The package of choice here is "yum-cron". First install it with "yum -y install yum-cron", then check '/etc/yum/yum-cron.conf' file. Make sure that at least the following lines are present:

update_cmd = security
update_messages = yes
download_updates = yes
apply_updates = yes

If you want to run the update only when critical issues are to be patched, then use "update_cmd = security-severity:Critical". You might also want to configure how the notifications about the updates are sent. To do so, set "emit_via" parameter to "stdio", "email" or "none". If set to "stdio", messages will be put into '/var/log/cron' and cron might also send them. If set to "email", then yum-cron will attempt to send an email by itself, using the values you set for "email_from", "email_to" and "email_host". Finally start the service with "service yum-cron start" or "systemctl start yum-cron.service".

Fedora v22+

First install "dnf-automatic" with "dnf -y install dnf-automatic". Then check '/etc/dnf/automatic.conf' file.
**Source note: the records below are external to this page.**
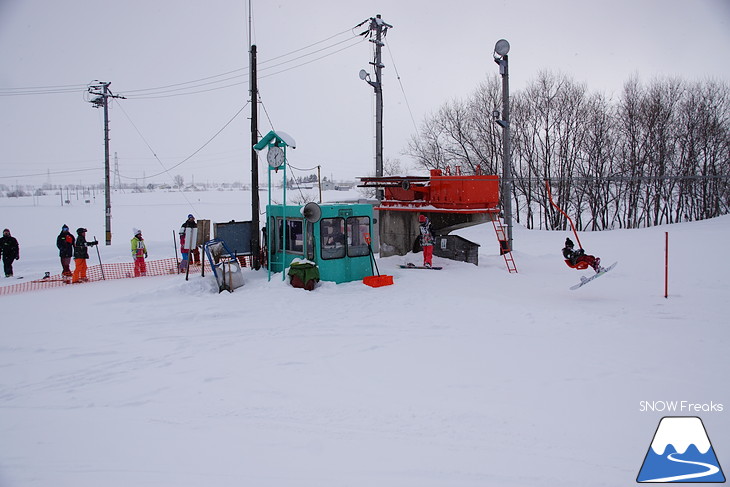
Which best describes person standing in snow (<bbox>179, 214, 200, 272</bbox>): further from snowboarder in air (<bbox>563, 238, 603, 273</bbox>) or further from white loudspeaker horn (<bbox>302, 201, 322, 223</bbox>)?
snowboarder in air (<bbox>563, 238, 603, 273</bbox>)

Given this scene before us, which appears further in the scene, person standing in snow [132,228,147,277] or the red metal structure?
person standing in snow [132,228,147,277]

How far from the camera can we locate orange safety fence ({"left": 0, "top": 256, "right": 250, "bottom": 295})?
13695 millimetres

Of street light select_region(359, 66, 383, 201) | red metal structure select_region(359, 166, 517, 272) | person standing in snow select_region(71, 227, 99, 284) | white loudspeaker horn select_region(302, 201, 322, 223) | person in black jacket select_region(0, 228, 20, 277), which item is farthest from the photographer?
street light select_region(359, 66, 383, 201)

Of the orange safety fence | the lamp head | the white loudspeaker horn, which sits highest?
the lamp head

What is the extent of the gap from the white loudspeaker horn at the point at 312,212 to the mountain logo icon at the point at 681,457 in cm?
840

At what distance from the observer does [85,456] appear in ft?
15.3

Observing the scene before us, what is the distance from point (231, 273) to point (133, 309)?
2338 millimetres

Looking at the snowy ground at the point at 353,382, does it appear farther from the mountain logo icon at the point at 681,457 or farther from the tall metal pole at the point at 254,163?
the tall metal pole at the point at 254,163

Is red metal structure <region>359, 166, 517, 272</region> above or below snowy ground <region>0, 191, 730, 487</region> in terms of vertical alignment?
above

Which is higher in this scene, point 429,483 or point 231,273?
point 231,273

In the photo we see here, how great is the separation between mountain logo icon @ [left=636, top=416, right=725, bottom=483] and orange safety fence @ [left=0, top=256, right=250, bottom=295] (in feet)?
36.4

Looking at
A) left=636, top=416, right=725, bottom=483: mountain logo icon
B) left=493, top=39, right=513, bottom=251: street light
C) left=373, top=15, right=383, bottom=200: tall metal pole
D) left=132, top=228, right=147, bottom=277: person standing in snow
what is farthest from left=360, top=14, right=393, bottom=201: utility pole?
left=636, top=416, right=725, bottom=483: mountain logo icon

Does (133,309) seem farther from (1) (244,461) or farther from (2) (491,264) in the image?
(2) (491,264)

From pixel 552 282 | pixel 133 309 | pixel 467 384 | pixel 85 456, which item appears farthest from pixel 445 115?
pixel 85 456
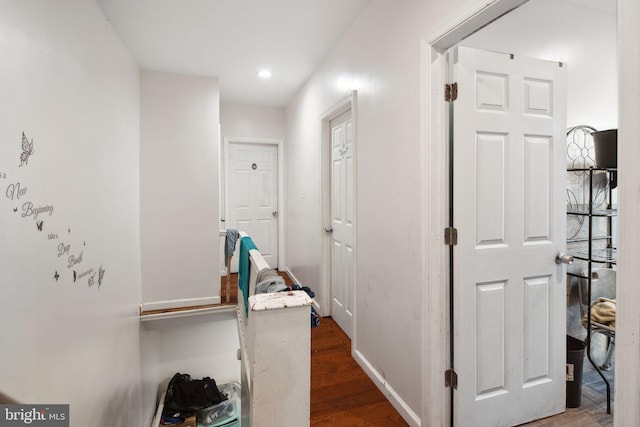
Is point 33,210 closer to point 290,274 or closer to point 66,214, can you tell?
point 66,214

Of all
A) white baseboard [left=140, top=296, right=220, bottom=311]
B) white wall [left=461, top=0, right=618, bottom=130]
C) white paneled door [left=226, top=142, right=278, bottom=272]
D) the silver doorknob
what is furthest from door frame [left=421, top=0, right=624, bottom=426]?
white paneled door [left=226, top=142, right=278, bottom=272]

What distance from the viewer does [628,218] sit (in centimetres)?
76

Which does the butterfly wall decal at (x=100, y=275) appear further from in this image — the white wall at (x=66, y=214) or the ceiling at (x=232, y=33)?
the ceiling at (x=232, y=33)

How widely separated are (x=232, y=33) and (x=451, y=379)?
110 inches

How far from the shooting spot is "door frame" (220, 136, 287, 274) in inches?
173

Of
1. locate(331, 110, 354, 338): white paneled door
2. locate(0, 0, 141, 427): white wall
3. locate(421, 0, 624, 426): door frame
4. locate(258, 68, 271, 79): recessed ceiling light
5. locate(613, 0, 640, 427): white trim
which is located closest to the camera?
locate(613, 0, 640, 427): white trim

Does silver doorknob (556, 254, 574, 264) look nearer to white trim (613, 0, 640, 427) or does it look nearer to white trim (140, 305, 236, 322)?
white trim (613, 0, 640, 427)

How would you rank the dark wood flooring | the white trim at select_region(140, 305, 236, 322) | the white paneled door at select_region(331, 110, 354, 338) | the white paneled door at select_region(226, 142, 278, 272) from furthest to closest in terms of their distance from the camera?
1. the white paneled door at select_region(226, 142, 278, 272)
2. the white trim at select_region(140, 305, 236, 322)
3. the white paneled door at select_region(331, 110, 354, 338)
4. the dark wood flooring

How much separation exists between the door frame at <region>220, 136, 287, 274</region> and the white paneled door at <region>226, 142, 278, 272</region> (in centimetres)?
5

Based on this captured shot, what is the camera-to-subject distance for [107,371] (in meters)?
1.96

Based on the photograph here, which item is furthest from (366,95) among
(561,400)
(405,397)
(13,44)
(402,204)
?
(561,400)

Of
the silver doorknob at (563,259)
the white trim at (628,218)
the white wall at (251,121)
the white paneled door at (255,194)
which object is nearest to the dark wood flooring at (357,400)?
the silver doorknob at (563,259)

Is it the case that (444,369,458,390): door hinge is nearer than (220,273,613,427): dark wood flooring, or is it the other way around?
(444,369,458,390): door hinge

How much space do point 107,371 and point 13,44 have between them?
1.89 m
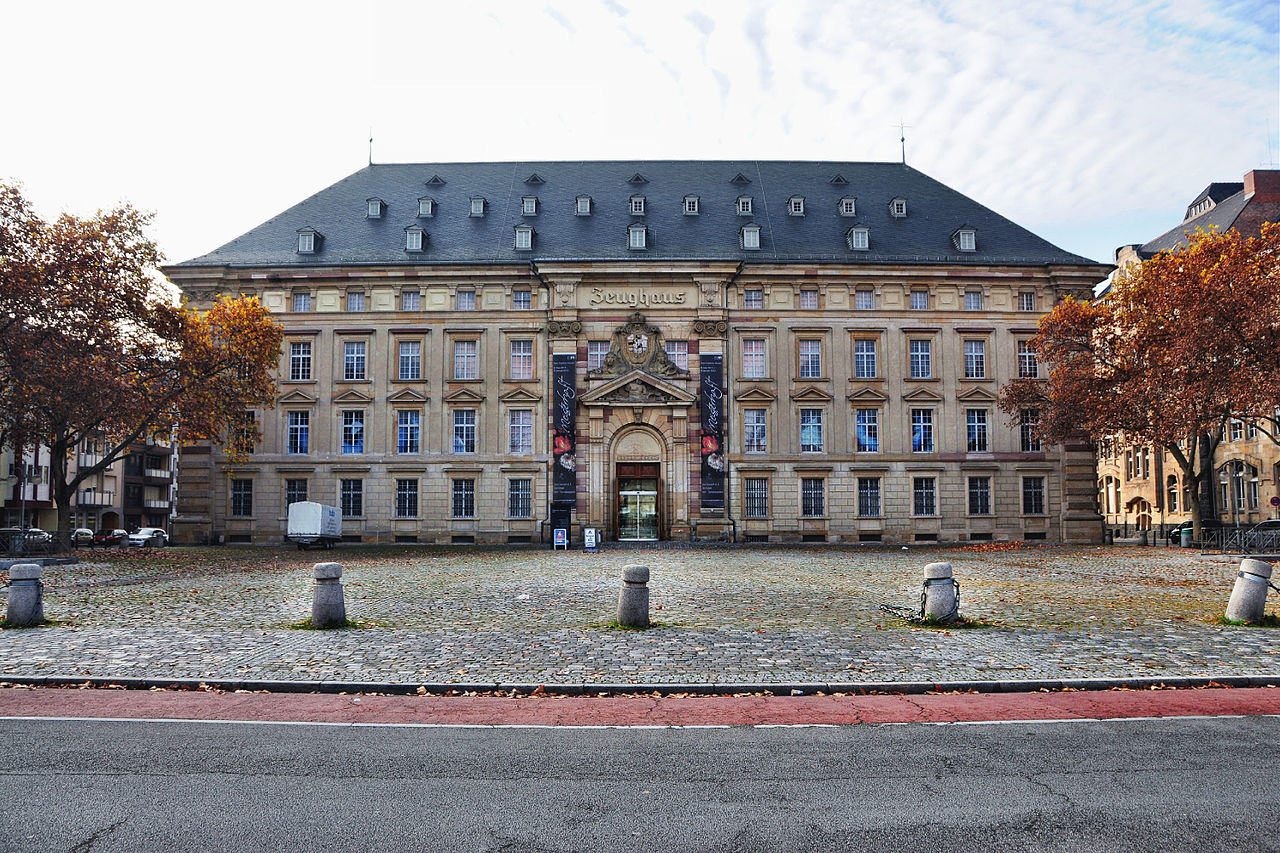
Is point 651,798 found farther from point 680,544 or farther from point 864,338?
point 864,338

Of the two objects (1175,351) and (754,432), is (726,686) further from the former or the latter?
(754,432)

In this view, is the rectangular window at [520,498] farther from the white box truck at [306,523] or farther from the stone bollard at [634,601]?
the stone bollard at [634,601]

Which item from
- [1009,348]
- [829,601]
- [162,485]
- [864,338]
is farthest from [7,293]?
[162,485]

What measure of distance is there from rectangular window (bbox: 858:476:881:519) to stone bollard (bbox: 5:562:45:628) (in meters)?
39.5

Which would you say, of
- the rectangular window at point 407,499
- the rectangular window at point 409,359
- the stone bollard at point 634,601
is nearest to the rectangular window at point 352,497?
the rectangular window at point 407,499

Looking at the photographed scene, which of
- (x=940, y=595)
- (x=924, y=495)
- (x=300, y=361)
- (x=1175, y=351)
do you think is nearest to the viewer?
(x=940, y=595)

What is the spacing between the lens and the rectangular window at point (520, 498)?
47875mm

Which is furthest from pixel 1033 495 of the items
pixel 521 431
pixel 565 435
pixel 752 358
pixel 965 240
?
pixel 521 431

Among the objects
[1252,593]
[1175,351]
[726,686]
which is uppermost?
[1175,351]

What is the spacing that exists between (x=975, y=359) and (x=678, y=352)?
1557 cm

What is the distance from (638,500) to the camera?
48.1 metres

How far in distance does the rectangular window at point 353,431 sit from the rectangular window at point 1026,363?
34.2 m

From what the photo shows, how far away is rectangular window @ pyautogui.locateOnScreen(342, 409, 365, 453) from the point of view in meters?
48.6

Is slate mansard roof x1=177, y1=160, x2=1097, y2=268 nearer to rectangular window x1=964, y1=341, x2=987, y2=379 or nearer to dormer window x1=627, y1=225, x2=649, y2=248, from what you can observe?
dormer window x1=627, y1=225, x2=649, y2=248
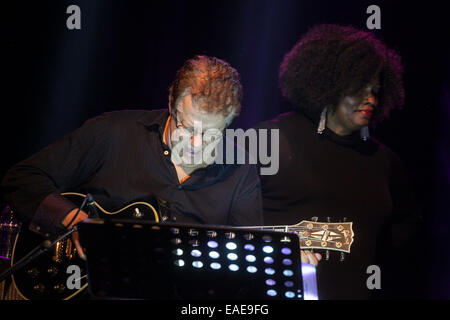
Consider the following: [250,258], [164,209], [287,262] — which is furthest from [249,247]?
[164,209]

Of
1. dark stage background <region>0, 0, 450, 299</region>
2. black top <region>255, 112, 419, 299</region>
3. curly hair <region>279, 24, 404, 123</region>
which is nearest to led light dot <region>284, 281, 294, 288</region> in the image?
black top <region>255, 112, 419, 299</region>

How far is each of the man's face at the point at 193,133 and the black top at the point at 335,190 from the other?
620mm

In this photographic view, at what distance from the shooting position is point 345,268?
10.2 ft

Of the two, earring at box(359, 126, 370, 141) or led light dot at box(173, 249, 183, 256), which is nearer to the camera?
led light dot at box(173, 249, 183, 256)

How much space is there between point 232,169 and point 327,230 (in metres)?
0.71

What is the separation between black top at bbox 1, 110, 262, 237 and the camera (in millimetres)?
2615

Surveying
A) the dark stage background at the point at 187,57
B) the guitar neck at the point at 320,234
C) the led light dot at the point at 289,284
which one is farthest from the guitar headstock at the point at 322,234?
the dark stage background at the point at 187,57

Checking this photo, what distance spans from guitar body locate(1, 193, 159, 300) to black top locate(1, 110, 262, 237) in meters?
0.12

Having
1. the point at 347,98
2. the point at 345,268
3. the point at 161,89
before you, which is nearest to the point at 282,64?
the point at 347,98

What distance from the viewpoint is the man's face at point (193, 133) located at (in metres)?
2.52

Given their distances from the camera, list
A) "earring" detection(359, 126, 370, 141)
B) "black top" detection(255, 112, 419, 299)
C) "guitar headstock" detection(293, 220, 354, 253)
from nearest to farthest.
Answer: "guitar headstock" detection(293, 220, 354, 253), "black top" detection(255, 112, 419, 299), "earring" detection(359, 126, 370, 141)

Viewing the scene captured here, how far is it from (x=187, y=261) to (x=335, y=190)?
156cm

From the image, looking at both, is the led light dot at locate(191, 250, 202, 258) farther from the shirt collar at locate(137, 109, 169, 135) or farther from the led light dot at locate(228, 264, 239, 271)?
the shirt collar at locate(137, 109, 169, 135)
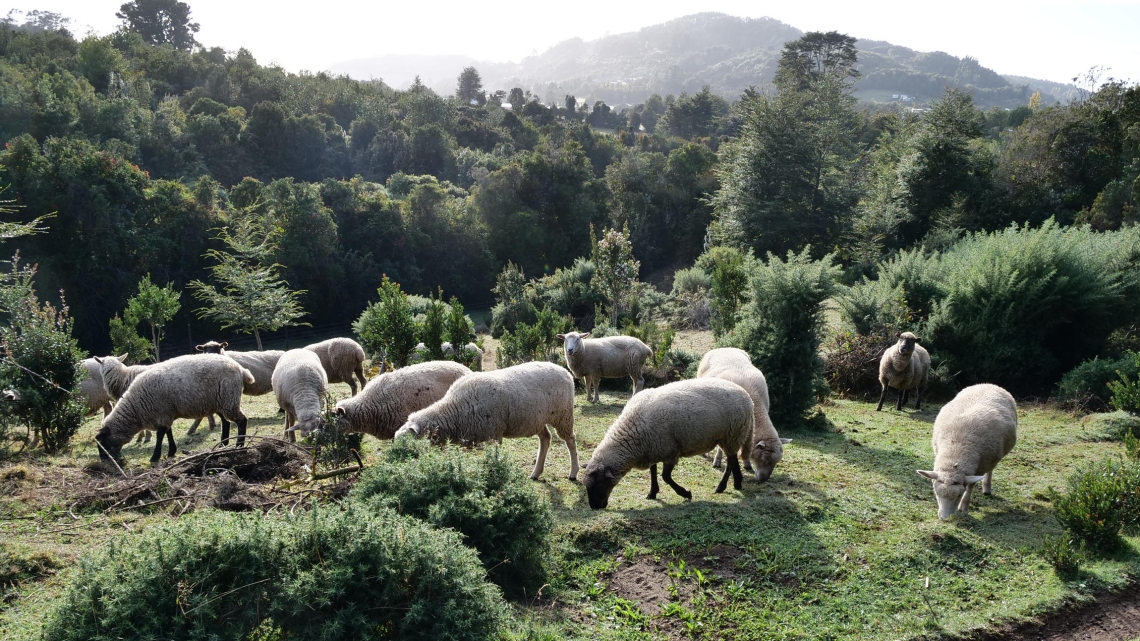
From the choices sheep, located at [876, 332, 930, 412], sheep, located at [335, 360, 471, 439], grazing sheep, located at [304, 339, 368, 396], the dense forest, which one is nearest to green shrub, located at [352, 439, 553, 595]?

Make sure that at least the following lines are present:

upgrade_type = security
download_updates = yes
apply_updates = yes

As you can see, the syntax is very similar to that of yum-cron and you can also configure notifications in a similar manner. For more details, see DNF Automatic documentation. Once you have finished with the configuration, enable and start the service:

systemctl enable dnf-automatic.timer && systemctl start dnf-automatic.timer

Debian and Ubuntu

In this case we will be using "unattended-upgrades" package. First install it with "apt-get install -y unattended-upgrades". Then run:

dpkg-reconfigure unattended-upgrades

That will bring you an interface with just one question, to which you should answer "Yes". As a result, the '/etc/apt/apt.conf.d/20auto-upgrades' file will be created. Check it and make sure the following lines are there:

APT::Periodic::Enable "1";
APT::Periodic::Update-Package-Lists "1";
APT::Periodic::Unattended-Upgrade "1";

You can also add APT::Periodic::Verbose "2"; to have more details logged into logs under '/var/log/unattended-upgrades/'.

Finally edit '/etc/apt/apt.conf.d/50unattended-upgrades'. The file is rather well-commented, and normally you would want to just make sure that mail notifications are enabled (look for "Unattended-Upgrade::Mail" line) and reboot is disabled (unless you're really into allowing your system to reboot without anyone monitoring the process).